### [Problem to solve]
Please report each line of the listing below that contains the word "does".

### [Provided records]
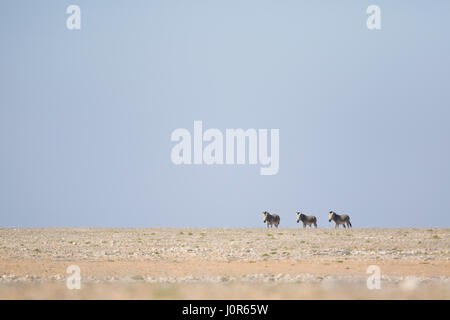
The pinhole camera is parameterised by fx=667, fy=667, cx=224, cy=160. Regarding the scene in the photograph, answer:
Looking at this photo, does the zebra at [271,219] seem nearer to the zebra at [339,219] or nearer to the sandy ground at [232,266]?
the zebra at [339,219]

==

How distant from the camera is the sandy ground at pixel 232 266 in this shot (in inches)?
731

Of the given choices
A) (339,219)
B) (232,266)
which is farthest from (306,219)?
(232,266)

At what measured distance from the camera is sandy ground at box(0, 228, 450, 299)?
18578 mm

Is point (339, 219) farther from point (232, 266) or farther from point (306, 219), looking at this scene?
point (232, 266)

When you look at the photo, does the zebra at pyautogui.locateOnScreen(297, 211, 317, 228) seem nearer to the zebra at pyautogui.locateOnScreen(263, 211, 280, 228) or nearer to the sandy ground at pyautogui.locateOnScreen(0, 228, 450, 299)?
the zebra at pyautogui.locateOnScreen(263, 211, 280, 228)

==

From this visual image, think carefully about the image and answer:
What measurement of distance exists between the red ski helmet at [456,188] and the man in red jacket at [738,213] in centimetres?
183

### [Result of the exercise]
Looking at this photo, does the zebra at [271,219] seem nearer to the zebra at [339,219] or nearer to the sandy ground at [232,266]?
When you look at the photo, does the zebra at pyautogui.locateOnScreen(297, 211, 317, 228) seem nearer to the zebra at pyautogui.locateOnScreen(263, 211, 280, 228) or nearer to the sandy ground at pyautogui.locateOnScreen(0, 228, 450, 299)?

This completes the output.